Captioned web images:
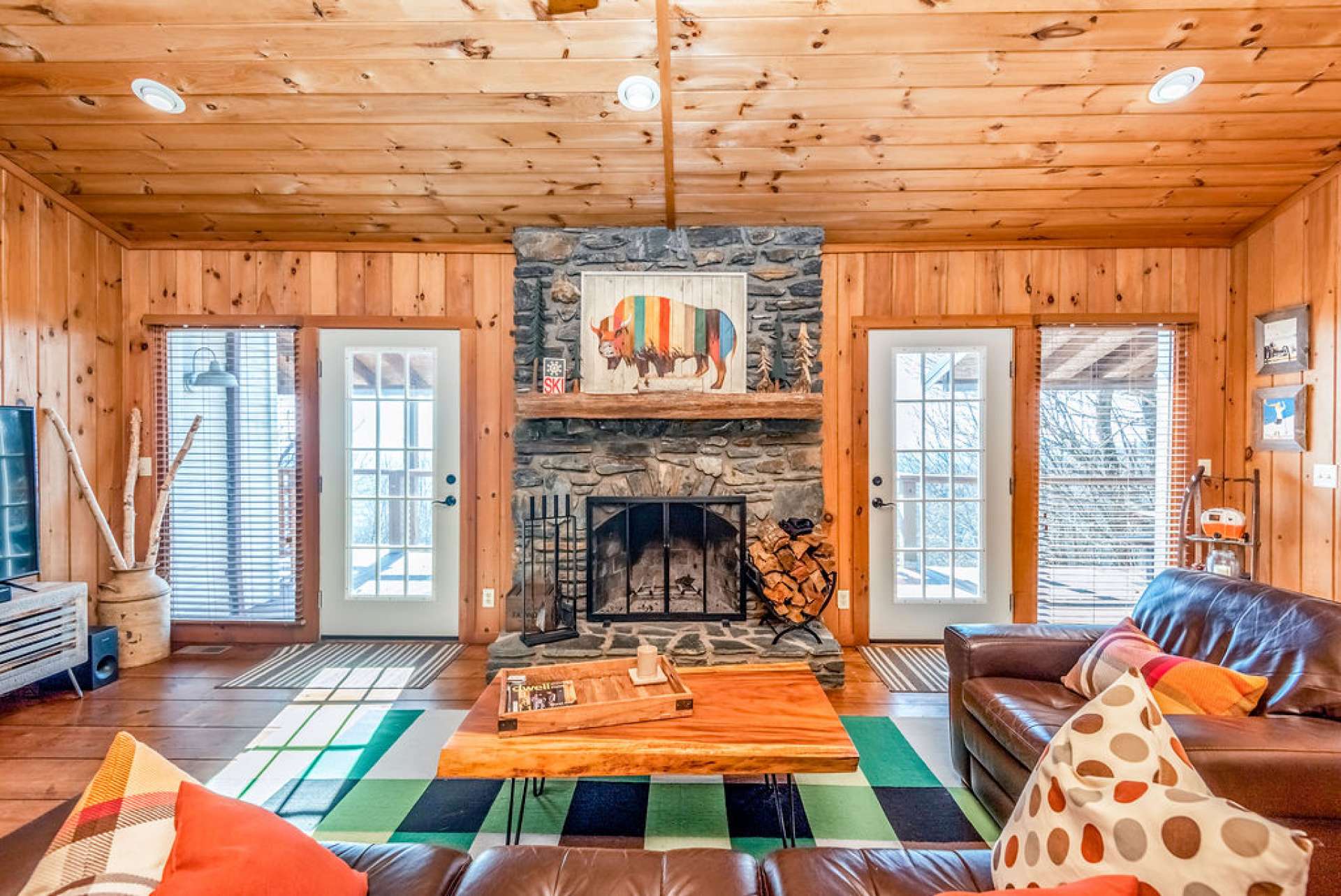 Enter through the front door to find this wood-burning stone fireplace centered between two sets of doors and windows, allowing abundant light and views to the beautiful mountains just steps away. Fireplace was built using native stones that were gathered directly from the community.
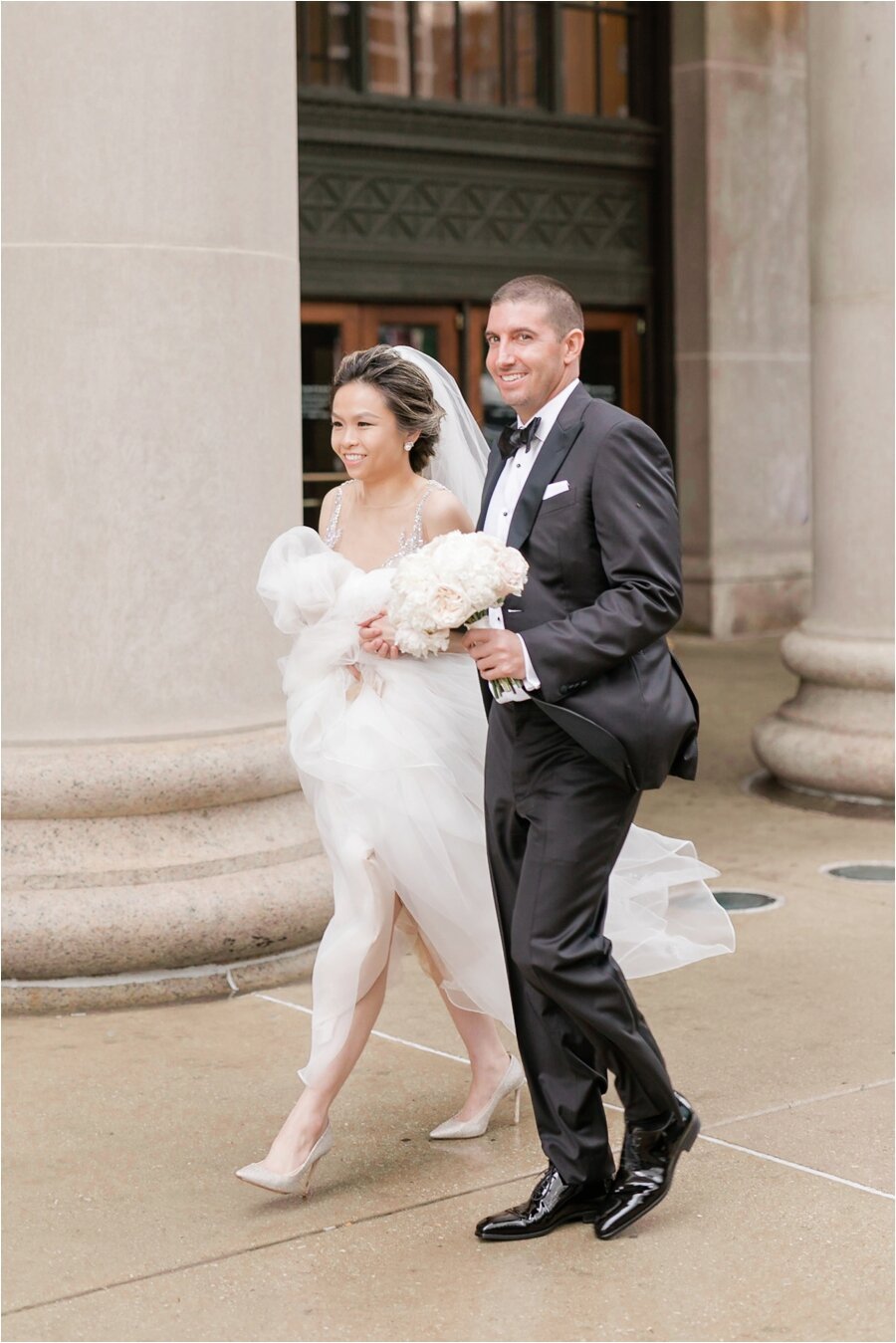 bride and groom walking at Chicago Union Station 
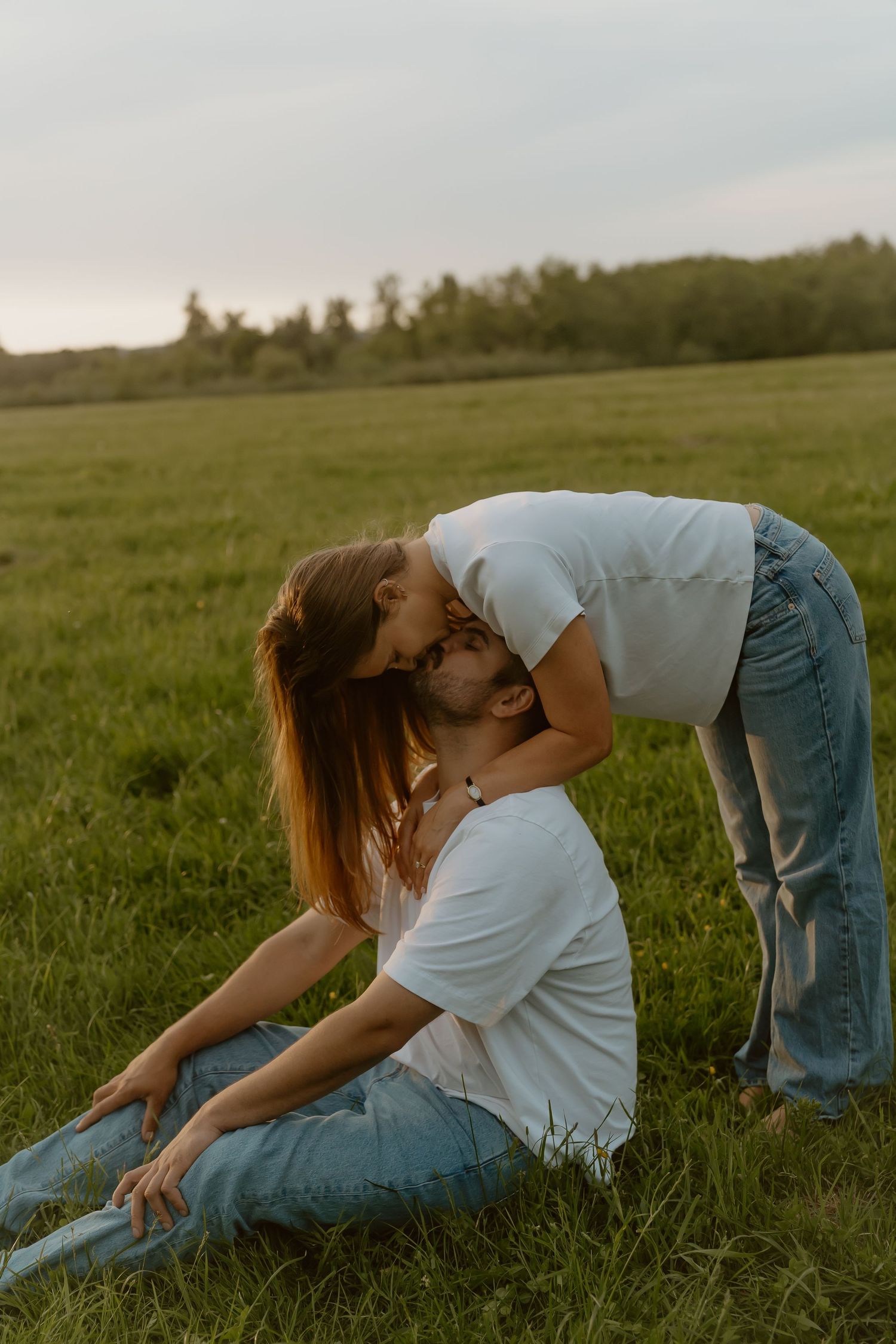 Romantic outdoor moment as woman leans down to kiss man sitting on grass in a green field.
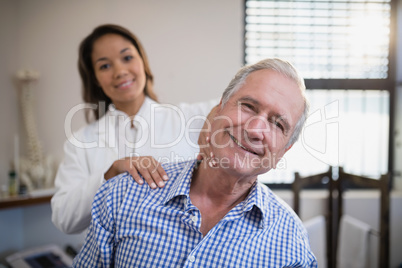 Portrait of smiling female therapist massaging neck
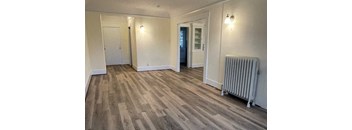 an empty living room with a radiator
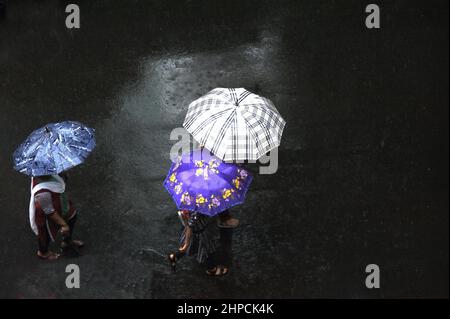 Mumbai; Maharashtra; India- Asia, giugno 2019 : immagine sfocata, vista aerea, tre Signore che camminano tenendo un ombrello sopra la sua testa in pioggia pesante Foto Stock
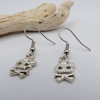 Boucles d'oreilles argentées tête de mort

→ Written task:
Can you copy all seven records above word for word, leaving out the pictures?

→ Output for this exercise:
 Enter through the front door to find this wood-burning stone fireplace centered between two sets of doors and windows, allowing abundant light and views to the beautiful mountains just steps away. Fireplace was built using native stones that were gathered directly from the community.
 bride and groom walking at Chicago Union Station 
 Romantic outdoor moment as woman leans down to kiss man sitting on grass in a green field.
 Portrait of smiling female therapist massaging neck
 an empty living room with a radiator
 Mumbai; Maharashtra; India- Asia, giugno 2019 : immagine sfocata, vista aerea, tre Signore che camminano tenendo un ombrello sopra la sua testa in pioggia pesante Foto Stock
 Boucles d'oreilles argentées tête de mort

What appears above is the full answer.